Deciding whether to make the jump from an individual contributor to a manager can be difficult. It's tough not to wonder how your days will change and whether you will still be able to work on projects that bring you joy. If you’re a caregiver, you may wonder whether you can balance the increased demands with your caregiving responsibilities. No two experiences will be the same, even for people at the same company. 

I sat down to write this blog to help readers like you understand what it's like to be a manager. Here’s a brief view into what my weeks look like as a manager of the developer marketing team at a high-growth start-up.  


It’s easy to say that no two days or two weeks are the same, and that is somewhat accurate. However, there are some patterns to my standard week schedule. 

I support a team that spans time zones from British Summer Time (BST) to Pacific Daylight Time (PDT). I’m based in the Central Daylight Time (CDT). I split my work week up so two days I’m working CDT hours starting at 8 or 9 a.m. until 4-6 p.m. and the other two days I’m working PDT hours starting 10 a.m. until 6 or 7 p.m. This gives me days where I have overlap with team members east of me and team members west of me (including our headquarters). 

You may be doing the math and saying that’s only four days, what about the fifth day. One day a week I reserve as a no-meeting day. No meeting days are essential for me. It is very common for my calendar to be filled with non-stop meetings, leaving no time to get other tasks or work completed. When this happens people will often end up working into the evenings. I strongly believe this is an unhealthy practice and is one thing that contributes to the number of people experiencing burnout.  

As a parent, working into the evenings isn’t possible for me. The evenings are reserved for spending time with my family. 


I tend to stack my one-on-one meetings on Mondays. This helps me check in on projects for the week and see where my team members may need support for the coming week. In addition to the weekly one-on-ones I have with my direct reports and managers, I have monthly one-on-ones with cross-functional team members in customer success and documentation. 

On Monday morning, I also compile a list of the tasks or projects I need to work on in the coming week.
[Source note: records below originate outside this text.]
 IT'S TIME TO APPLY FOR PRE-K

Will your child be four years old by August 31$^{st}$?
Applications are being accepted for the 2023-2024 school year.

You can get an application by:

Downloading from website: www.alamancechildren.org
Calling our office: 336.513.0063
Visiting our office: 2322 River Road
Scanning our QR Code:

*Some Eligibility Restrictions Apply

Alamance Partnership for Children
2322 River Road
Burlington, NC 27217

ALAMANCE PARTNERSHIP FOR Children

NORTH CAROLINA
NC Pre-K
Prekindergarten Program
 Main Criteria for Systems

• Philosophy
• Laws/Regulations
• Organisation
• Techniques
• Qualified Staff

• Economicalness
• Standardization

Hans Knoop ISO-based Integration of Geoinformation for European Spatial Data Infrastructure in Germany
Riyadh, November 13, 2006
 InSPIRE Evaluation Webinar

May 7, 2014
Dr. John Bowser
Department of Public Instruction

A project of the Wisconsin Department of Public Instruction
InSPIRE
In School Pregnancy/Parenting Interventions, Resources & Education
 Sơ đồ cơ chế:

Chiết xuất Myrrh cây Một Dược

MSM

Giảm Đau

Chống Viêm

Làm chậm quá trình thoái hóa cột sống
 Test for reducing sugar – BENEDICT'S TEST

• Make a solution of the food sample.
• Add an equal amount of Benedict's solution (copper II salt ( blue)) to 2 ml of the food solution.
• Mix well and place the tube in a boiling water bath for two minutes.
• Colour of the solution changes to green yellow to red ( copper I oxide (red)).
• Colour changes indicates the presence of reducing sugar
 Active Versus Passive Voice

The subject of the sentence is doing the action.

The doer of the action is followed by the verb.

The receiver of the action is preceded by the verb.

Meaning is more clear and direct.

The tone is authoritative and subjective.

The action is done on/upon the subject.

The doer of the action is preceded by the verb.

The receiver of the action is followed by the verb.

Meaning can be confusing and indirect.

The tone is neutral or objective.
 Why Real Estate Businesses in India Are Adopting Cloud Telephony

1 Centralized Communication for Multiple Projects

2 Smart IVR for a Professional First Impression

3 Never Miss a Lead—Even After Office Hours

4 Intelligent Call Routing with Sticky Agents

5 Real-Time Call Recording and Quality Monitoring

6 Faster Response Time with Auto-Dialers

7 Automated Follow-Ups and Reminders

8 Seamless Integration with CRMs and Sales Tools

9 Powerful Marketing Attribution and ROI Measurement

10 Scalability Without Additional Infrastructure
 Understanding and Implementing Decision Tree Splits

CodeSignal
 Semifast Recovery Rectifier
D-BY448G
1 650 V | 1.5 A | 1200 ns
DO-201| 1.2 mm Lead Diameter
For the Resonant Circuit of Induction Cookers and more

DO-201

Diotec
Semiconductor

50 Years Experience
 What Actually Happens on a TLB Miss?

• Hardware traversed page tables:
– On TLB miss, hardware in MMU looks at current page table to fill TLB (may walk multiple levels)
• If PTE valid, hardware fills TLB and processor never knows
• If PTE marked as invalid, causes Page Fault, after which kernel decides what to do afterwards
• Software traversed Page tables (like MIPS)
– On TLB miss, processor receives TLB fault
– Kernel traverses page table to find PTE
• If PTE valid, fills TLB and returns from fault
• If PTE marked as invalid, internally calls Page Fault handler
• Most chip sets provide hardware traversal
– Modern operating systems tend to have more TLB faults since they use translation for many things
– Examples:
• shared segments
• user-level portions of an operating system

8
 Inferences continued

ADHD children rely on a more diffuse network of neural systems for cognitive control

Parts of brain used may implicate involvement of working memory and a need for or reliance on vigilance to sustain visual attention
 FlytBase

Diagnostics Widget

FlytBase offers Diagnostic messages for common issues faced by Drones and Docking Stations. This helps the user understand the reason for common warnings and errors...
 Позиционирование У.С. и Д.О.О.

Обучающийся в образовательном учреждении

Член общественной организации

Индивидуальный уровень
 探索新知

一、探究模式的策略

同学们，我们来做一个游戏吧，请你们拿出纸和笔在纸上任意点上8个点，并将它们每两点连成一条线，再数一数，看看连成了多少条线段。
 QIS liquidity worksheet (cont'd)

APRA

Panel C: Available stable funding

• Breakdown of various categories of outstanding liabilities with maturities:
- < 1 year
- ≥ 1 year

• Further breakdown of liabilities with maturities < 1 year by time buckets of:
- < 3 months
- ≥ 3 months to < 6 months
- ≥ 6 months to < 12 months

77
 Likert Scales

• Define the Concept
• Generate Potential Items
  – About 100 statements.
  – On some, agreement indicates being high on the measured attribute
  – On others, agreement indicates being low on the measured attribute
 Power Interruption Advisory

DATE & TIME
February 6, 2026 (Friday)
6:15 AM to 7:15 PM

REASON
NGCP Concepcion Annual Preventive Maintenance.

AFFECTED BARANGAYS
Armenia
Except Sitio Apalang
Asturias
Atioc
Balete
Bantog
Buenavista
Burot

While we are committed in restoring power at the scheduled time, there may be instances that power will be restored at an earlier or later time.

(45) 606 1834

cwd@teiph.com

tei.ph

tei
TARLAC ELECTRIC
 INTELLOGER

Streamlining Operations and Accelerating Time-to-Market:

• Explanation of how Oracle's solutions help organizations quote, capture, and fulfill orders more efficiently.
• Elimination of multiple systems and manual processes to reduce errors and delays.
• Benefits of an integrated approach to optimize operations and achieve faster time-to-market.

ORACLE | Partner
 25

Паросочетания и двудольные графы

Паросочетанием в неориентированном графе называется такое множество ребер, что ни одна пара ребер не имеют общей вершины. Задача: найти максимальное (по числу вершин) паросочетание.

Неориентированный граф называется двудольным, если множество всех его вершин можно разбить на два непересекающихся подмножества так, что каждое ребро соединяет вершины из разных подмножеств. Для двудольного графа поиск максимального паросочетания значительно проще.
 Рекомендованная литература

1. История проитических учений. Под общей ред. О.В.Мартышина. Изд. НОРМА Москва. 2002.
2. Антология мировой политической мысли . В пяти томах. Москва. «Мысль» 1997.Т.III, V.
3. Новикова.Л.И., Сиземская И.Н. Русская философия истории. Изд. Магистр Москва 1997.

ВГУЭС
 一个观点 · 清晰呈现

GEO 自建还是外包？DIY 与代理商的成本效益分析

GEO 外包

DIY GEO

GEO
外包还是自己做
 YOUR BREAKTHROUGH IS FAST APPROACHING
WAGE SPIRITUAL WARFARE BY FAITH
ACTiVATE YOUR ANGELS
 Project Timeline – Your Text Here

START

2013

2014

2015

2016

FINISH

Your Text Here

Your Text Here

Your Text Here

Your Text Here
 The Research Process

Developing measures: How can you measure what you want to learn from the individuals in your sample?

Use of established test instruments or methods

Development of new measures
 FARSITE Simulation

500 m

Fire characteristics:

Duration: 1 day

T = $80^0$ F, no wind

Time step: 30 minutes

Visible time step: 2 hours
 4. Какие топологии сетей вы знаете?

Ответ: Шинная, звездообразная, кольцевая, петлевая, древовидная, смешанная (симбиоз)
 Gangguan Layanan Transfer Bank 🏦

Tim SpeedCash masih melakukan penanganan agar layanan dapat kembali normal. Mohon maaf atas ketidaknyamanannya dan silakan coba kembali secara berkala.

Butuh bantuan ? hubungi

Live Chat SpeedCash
These are sometimes small tasks that I can complete when I have 15-30 minutes between meetings, but sometimes they require larger blocks of time. 

This week my list included: 

  • Complete my mid-year performance review 
  • Work on our quarterly hackathon (this blog is a product of that)
  • Prepare for speaking and writing workshop
  • Analyze survey results and write report
  • Publish speaker guidelines
  • Finalize CFP 

Once I have the list completed I look to see what large projects require blocks of time. I’ll then schedule focus time on my calendar or reserve those tasks for my no-meeting day. This week, the survey writing was reserved for my no-meeting day. It’s Thursday and I still haven’t completed my mid-year performance review (I’ll get to that tomorrow). 


Tuesdays are generally when ad-hoc meetings get scheduled. I don’t have any standing meetings on Tuesdays which gives me more flexibility. I can often find blocks of time here to work on those tasks requiring more work. I’ll also use these days to conduct internal trainings. This week, I hosted a workshop for the company on coming up with ideas to speak or write about. Next week, I’ll be giving a training to our interns on Tuesday. 


Wednesday is typically my no-meeting day. Sometimes this has to change, and sometimes I’ll schedule mentoring or social chats for Wednesday which gives me a nice break from writing or whatever other large task I’m trying to complete. 


We have all-hands twice a month on Thursday. Thursday has also become a day where a number of other standing meetings are scheduled. Sometimes I’m fortunate that there are blocks of time where I can focus on tasks, but often Thursdays are non-stop meetings. 


Friday is the day when I panic and look at my to-do list and realize very few things have been crossed off. I may then add the other tasks I worked on and cross them off so I don’t feel like I did nothing that week.  I try to address the most important things on my to-do list that needs to be completed. This week that task will be completing my mid-year performance review. 

Asynchronous communication 

I try to complete as many conversations as possible via asynchronous communication, partly because my team and our company are distributed across multiple time zones. Our team does a daily Slack stand-up composed of three questions:

  • How do you feel expressed via emojis or gifs? 
  • What are you working on today? 
  • Are you blocked or do you need help with anything?

 On Friday I mix it up and ask:

  • Weekly win (either personal or professional) 
  • On a scale of 1 to 5 how was your workload
  • What are you looking forward to this weekend?

Some weeks are more stressful than others. A team member saying their workload was a four or five one week isn’t a concern, but seeing multiple in a row would be a flag to me and would be something I would address. 

Find your balance

We all need balance in our lives. One of LaunchDarkly’s values is "work is not life." My schedule in part reflects that value. I found a schedule that works for me. Granted some weeks it gets thrown out the window due to a conference or having to juggle summer camp pick up and drop up for our son, but for the most part I’ve found a balance between focus work, supporting my team, and working on projects I enjoy like writing this blog for our quarterly hackathon.